┌─ Extracted entries

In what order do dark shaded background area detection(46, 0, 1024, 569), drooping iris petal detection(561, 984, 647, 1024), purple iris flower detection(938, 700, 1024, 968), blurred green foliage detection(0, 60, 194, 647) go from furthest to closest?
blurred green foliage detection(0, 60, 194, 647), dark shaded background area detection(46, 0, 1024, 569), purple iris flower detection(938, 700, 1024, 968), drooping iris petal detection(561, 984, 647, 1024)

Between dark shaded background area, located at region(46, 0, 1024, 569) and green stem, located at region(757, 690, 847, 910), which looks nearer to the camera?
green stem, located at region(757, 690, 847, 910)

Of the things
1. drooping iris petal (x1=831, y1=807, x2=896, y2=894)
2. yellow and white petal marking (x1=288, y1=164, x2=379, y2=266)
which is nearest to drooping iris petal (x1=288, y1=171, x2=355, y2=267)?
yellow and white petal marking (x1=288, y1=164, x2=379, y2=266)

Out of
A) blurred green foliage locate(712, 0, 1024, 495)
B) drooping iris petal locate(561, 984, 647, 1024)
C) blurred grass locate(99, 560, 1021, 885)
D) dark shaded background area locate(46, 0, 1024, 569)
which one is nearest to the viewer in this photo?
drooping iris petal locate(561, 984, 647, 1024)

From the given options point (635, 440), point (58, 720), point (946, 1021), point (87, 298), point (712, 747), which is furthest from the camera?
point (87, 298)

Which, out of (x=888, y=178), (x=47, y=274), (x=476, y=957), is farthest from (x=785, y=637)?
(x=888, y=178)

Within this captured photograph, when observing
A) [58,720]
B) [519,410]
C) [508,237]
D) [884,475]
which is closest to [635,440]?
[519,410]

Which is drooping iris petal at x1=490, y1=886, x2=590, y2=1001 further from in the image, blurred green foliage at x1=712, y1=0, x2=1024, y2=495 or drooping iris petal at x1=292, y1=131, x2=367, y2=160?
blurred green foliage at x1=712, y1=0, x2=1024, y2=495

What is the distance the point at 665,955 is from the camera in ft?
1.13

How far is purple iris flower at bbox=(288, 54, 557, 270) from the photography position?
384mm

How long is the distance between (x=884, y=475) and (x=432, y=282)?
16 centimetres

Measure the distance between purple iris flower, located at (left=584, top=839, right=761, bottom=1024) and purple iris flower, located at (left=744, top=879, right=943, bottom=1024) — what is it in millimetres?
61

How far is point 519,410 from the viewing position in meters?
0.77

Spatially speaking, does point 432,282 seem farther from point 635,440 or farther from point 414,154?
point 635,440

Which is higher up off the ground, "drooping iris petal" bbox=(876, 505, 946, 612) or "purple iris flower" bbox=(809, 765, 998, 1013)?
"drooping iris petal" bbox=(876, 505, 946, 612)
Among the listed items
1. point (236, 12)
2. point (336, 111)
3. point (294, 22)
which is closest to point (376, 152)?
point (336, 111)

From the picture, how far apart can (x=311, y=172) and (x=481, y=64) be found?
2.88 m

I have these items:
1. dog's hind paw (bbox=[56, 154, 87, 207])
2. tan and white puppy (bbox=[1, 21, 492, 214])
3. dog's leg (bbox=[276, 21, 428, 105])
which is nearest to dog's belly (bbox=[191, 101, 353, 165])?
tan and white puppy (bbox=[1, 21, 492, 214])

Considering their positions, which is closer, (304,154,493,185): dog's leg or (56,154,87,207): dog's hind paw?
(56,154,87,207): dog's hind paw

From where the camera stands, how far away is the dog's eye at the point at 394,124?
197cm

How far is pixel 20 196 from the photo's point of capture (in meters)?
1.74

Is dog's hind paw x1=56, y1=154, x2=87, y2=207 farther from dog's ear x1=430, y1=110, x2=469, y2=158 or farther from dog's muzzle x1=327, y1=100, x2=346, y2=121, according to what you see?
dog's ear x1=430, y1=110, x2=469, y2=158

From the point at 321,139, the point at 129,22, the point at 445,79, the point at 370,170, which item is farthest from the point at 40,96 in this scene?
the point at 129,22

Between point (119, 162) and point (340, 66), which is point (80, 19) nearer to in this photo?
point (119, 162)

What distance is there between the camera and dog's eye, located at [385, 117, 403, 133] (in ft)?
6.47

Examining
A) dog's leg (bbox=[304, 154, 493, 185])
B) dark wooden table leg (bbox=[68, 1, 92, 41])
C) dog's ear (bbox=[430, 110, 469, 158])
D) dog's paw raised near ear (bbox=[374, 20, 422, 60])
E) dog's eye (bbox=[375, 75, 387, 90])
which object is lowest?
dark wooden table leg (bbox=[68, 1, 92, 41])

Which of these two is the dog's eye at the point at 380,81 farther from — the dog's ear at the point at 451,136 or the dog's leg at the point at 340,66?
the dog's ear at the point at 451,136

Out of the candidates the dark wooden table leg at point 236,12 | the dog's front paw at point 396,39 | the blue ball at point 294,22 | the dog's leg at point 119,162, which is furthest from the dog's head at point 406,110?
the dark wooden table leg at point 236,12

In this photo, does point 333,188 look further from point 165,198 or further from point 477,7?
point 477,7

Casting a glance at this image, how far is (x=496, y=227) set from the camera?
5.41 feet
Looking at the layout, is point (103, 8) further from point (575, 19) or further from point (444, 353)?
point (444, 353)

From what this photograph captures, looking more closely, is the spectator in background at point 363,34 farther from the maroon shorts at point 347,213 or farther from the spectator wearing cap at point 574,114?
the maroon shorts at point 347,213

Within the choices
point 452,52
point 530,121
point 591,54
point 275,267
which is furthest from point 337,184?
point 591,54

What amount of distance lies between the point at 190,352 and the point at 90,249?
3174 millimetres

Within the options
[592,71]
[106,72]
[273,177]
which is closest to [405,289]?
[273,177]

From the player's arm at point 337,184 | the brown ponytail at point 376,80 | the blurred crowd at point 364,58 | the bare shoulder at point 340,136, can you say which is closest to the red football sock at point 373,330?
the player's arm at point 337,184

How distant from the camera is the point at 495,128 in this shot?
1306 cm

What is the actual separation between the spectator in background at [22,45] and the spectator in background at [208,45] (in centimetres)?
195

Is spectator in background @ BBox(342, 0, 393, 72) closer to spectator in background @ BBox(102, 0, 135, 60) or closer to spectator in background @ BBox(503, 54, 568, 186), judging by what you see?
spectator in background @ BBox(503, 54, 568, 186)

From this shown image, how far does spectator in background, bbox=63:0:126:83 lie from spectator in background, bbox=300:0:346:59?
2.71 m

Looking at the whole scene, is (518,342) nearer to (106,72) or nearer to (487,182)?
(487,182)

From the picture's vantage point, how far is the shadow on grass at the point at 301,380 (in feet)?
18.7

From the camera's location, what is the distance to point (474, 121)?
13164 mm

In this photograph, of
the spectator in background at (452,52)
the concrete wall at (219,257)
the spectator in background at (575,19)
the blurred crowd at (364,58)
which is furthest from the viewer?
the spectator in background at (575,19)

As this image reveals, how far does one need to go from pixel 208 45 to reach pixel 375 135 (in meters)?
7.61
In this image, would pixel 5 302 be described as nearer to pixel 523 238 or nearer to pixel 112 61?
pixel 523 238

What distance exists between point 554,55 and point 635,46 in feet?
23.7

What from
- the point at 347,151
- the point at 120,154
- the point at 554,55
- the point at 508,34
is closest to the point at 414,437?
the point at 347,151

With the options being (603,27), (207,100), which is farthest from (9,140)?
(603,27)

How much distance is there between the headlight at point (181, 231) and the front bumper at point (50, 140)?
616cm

└─

→ Goal
Reproduce all of the entries above verbatim, with no changes.

→ Expected answer
In what order do dark shaded background area detection(46, 0, 1024, 569), drooping iris petal detection(561, 984, 647, 1024), purple iris flower detection(938, 700, 1024, 968), blurred green foliage detection(0, 60, 194, 647) go from furthest to closest?
blurred green foliage detection(0, 60, 194, 647), dark shaded background area detection(46, 0, 1024, 569), purple iris flower detection(938, 700, 1024, 968), drooping iris petal detection(561, 984, 647, 1024)

Between dark shaded background area, located at region(46, 0, 1024, 569) and green stem, located at region(757, 690, 847, 910), which looks nearer to the camera?
green stem, located at region(757, 690, 847, 910)

Of the things
1. drooping iris petal (x1=831, y1=807, x2=896, y2=894)
2. yellow and white petal marking (x1=288, y1=164, x2=379, y2=266)
which is nearest to drooping iris petal (x1=288, y1=171, x2=355, y2=267)?
yellow and white petal marking (x1=288, y1=164, x2=379, y2=266)

Out of
A) blurred green foliage locate(712, 0, 1024, 495)
B) drooping iris petal locate(561, 984, 647, 1024)
C) blurred grass locate(99, 560, 1021, 885)
D) dark shaded background area locate(46, 0, 1024, 569)
which one is nearest to the viewer in this photo?
drooping iris petal locate(561, 984, 647, 1024)

From the given options point (635, 440), point (58, 720), point (946, 1021), point (87, 298), point (712, 747), which is furthest from the camera?
point (87, 298)

Which, out of (x=888, y=178), (x=47, y=274), (x=476, y=957), is farthest from (x=785, y=637)?
(x=888, y=178)

Within this captured photograph, when observing
A) [58,720]
B) [519,410]
C) [508,237]
D) [884,475]
which is closest to [635,440]?
[519,410]

Which is drooping iris petal at x1=490, y1=886, x2=590, y2=1001 further from in the image, blurred green foliage at x1=712, y1=0, x2=1024, y2=495 or drooping iris petal at x1=292, y1=131, x2=367, y2=160?
blurred green foliage at x1=712, y1=0, x2=1024, y2=495

What is the distance the point at 665,955 is from the camera in ft?
1.13

How far is purple iris flower at bbox=(288, 54, 557, 270) from the photography position?
384mm

How long is the distance between (x=884, y=475) and (x=432, y=282)?
16 centimetres

Measure the distance between purple iris flower, located at (left=584, top=839, right=761, bottom=1024) and purple iris flower, located at (left=744, top=879, right=943, bottom=1024) — what is it in millimetres?
61

How far is point 519,410 from the viewing position in meters?
0.77

Spatially speaking, does point 432,282 seem farther from point 635,440 or farther from point 414,154?
point 635,440

Which is higher up off the ground, "drooping iris petal" bbox=(876, 505, 946, 612) or "purple iris flower" bbox=(809, 765, 998, 1013)?
"drooping iris petal" bbox=(876, 505, 946, 612)
Among the listed items
1. point (236, 12)
2. point (336, 111)
3. point (294, 22)
which is closest to point (376, 152)?
point (336, 111)

From the picture, how far apart can (x=311, y=172) and (x=481, y=64) be found?
2.88 m

I have these items:
1. dog's hind paw (bbox=[56, 154, 87, 207])
2. tan and white puppy (bbox=[1, 21, 492, 214])
3. dog's leg (bbox=[276, 21, 428, 105])
which is nearest to dog's belly (bbox=[191, 101, 353, 165])?
tan and white puppy (bbox=[1, 21, 492, 214])

Considering their positions, which is closer, (304,154,493,185): dog's leg or (56,154,87,207): dog's hind paw?
(56,154,87,207): dog's hind paw

From where the camera stands, how far away is the dog's eye at the point at 394,124?
197cm

How far is pixel 20 196 from the photo's point of capture (in meters)?
1.74

Is dog's hind paw x1=56, y1=154, x2=87, y2=207 farther from dog's ear x1=430, y1=110, x2=469, y2=158 or farther from dog's muzzle x1=327, y1=100, x2=346, y2=121, according to what you see?
dog's ear x1=430, y1=110, x2=469, y2=158

From the point at 321,139, the point at 129,22, the point at 445,79, the point at 370,170, which item is farthest from the point at 40,96 in this scene?
the point at 129,22

Between point (119, 162) and point (340, 66), which is point (80, 19) nearer to in this photo?
point (119, 162)

What distance is there between the camera and dog's eye, located at [385, 117, 403, 133] (in ft)?
6.47

Examining
A) dog's leg (bbox=[304, 154, 493, 185])
B) dark wooden table leg (bbox=[68, 1, 92, 41])
C) dog's ear (bbox=[430, 110, 469, 158])
D) dog's paw raised near ear (bbox=[374, 20, 422, 60])
E) dog's eye (bbox=[375, 75, 387, 90])
which object is lowest?
dark wooden table leg (bbox=[68, 1, 92, 41])

Which of these two is the dog's eye at the point at 380,81 farther from — the dog's ear at the point at 451,136 or the dog's leg at the point at 340,66?
the dog's ear at the point at 451,136

Out of the candidates the dark wooden table leg at point 236,12 | the dog's front paw at point 396,39 | the blue ball at point 294,22 | the dog's leg at point 119,162, which is furthest from the dog's head at point 406,110?
the dark wooden table leg at point 236,12

In this photo, does point 333,188 look further from point 165,198 or further from point 477,7?
point 477,7

Casting a glance at this image, how far is (x=496, y=227) set from the camera?
5.41 feet
Looking at the layout, is point (103, 8) further from point (575, 19) or further from point (444, 353)?
point (444, 353)

From what this photograph captures, looking more closely, is the spectator in background at point 363,34 farther from the maroon shorts at point 347,213 or farther from the spectator wearing cap at point 574,114?
the maroon shorts at point 347,213

Within the choices
point 452,52
point 530,121
point 591,54
point 275,267
which is furthest from point 337,184?
point 591,54

What amount of distance lies between the point at 190,352 and the point at 90,249?
3174 millimetres

Within the options
[592,71]
[106,72]
[273,177]
which is closest to [405,289]?
[273,177]

From the player's arm at point 337,184 | the brown ponytail at point 376,80 | the blurred crowd at point 364,58 | the bare shoulder at point 340,136, can you say which is closest to the red football sock at point 373,330?
the player's arm at point 337,184

How distant from the camera is the point at 495,128 in this shot?
1306 cm

What is the actual separation between the spectator in background at [22,45] and the spectator in background at [208,45] (in centimetres)?
195

Is spectator in background @ BBox(342, 0, 393, 72) closer to spectator in background @ BBox(102, 0, 135, 60) or closer to spectator in background @ BBox(503, 54, 568, 186), judging by what you see?
spectator in background @ BBox(503, 54, 568, 186)

From this shown image, how far does spectator in background, bbox=63:0:126:83 lie from spectator in background, bbox=300:0:346:59?
2.71 m

Looking at the whole scene, is (518,342) nearer to (106,72) or nearer to (487,182)?
(487,182)

From the picture's vantage point, how far is the shadow on grass at the point at 301,380 (in feet)?
18.7

From the camera's location, what is the distance to point (474, 121)?
13164 mm

In this photograph, of
the spectator in background at (452,52)
the concrete wall at (219,257)
the spectator in background at (575,19)
the blurred crowd at (364,58)
which is furthest from the viewer?
the spectator in background at (575,19)

As this image reveals, how far does one need to go from pixel 208 45 to reach pixel 375 135 (in meters)?
7.61
In this image, would pixel 5 302 be described as nearer to pixel 523 238 or nearer to pixel 112 61?
pixel 523 238

What distance exists between point 554,55 and point 635,46 in feet?
23.7

What from
- the point at 347,151
- the point at 120,154
- the point at 554,55
- the point at 508,34
is closest to the point at 414,437?
the point at 347,151

With the options being (603,27), (207,100), which is farthest from (9,140)?
(603,27)

How much distance is there between the headlight at point (181, 231) and the front bumper at point (50, 140)?
616cm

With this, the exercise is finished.